Kentucky’s juvenile justice system has lingering problems with the use of force and isolation techniques and has done little to implement a 2017 state audit’s suggestions for improvement, according to a report released Wednesday.
The new report from Kentucky Auditor Allison Ball says the state’s juvenile detention centers lack clear policies concerning the use of isolation cells, Tasers and pepper spray, and have significant staffing problems. It also found that Department of Juvenile Justice staffers were using pepper spray at a rate nearly 74 times higher than it is used in adult federal prisons.
A federal lawsuit filed earlier this month alleges that two teen girls were kept in isolation cells for weeks in unsanitary conditions at a youth facility in Adair County in 2022. That same year, the detention center was the site of a riot that began when a juvenile assaulted a staff member. Another federal lawsuit was filed this week by a woman who said that as a 17-year-old, she spent a month in an isolation cell at the Adair facility in 2022.
The auditor’s review was requested last year by state lawmakers.
“The state of the Department of Juvenile Justice has been a concern across the Commonwealth and a legislative priority over the past several years,” Ball said in a statement Wednesday.

*Tasks to carry out*
**A)** Return the passage of the juvenile justice article from "Kentucky’s juvenile justice" to "adult federal prisons.", copied word for word.
**B)** According to the juvenile justice article, which items do Kentucky's juvenile detention centers lack clear policies for?
**C)** Continue the juvenile justice article from its final sentence.
You can ignore these rows; they are not needed for any of the work.

(Spatial grounding data)
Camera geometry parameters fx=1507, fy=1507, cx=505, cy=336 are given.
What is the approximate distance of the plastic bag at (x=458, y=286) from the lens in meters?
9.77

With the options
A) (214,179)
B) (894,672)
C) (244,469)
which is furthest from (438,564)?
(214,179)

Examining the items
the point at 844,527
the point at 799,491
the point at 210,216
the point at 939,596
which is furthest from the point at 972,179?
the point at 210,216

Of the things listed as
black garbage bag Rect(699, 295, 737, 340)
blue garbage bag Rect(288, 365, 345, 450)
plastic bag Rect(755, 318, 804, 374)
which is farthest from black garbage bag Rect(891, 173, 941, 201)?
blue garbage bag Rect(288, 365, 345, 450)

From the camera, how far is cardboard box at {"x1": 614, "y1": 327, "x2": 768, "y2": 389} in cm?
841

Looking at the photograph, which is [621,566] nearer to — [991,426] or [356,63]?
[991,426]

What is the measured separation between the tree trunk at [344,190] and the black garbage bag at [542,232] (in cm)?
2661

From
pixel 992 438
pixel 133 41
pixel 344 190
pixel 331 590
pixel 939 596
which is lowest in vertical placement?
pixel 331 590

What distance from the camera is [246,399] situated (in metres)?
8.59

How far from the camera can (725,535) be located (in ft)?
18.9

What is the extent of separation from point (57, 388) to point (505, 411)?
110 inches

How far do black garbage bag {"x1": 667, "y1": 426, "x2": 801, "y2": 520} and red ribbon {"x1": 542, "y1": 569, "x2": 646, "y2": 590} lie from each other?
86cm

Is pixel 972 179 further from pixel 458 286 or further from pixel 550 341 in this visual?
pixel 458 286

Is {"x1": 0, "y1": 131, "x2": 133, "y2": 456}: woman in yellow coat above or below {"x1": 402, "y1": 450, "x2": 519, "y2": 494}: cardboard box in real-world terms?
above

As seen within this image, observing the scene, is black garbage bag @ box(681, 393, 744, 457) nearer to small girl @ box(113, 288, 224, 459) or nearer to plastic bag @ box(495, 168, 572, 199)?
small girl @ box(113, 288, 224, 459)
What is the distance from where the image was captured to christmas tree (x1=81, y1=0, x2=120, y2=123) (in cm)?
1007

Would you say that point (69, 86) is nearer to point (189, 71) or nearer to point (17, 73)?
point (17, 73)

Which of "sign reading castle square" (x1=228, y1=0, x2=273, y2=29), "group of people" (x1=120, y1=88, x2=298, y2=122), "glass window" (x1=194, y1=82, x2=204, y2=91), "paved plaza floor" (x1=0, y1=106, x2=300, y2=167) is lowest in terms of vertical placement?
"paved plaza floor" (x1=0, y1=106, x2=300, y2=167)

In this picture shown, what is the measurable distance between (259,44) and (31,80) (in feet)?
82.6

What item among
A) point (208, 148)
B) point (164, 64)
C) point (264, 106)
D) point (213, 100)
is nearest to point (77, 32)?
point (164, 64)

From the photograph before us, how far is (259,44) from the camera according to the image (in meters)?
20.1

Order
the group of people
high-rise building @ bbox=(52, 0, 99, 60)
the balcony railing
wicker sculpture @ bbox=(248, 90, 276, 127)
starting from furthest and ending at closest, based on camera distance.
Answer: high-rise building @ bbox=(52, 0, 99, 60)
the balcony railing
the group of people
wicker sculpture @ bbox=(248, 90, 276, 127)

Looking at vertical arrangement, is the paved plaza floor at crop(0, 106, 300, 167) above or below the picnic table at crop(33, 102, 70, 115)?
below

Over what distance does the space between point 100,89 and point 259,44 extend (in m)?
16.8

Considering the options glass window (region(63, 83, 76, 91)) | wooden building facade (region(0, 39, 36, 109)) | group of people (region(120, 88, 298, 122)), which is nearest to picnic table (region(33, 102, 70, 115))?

*Expected results*
**A)**
Kentucky’s juvenile justice system has lingering problems with the use of force and isolation techniques and has done little to implement a 2017 state audit’s suggestions for improvement, according to a report released Wednesday.
The new report from Kentucky Auditor Allison Ball says the state’s juvenile detention centers lack clear policies concerning the use of isolation cells, Tasers and pepper spray, and have significant staffing problems. It also found that Department of Juvenile Justice staffers were using pepper spray at a rate nearly 74 times higher than it is used in adult federal prisons.

**B)** Isolation cells, Tasers, pepper spray

**C)**
Ball blamed Democratic Gov. Andy Beshear’s administration for “disorganization across facilities, and as a result, the unacceptably poor treatment of Kentucky youth.” Beshear earlier this month criticized a Kentucky House budget proposal for lacking funding for new female-only juvenile justice centers.
The auditor’s report, labeled a “performance assessment,” found that the Juvenile Justice department’s “practices for isolation are inconsistently defined, applied and in conflict with nationally-recognized best practices.” The department’s use of force policies are also “poorly deployed and defined,” it said.
The report said the findings from the 2017 audit have largely not been addressed, including concerns of overuse of solitary confinement, low medical care standards and the poor quality of the policy manual.
Beshear initiated a new state policy for juvenile offenders last year that places male juveniles charged with serious crimes in a high-security facility. The policy replaced a decades-old regional system that put juveniles in facilities based on where they live.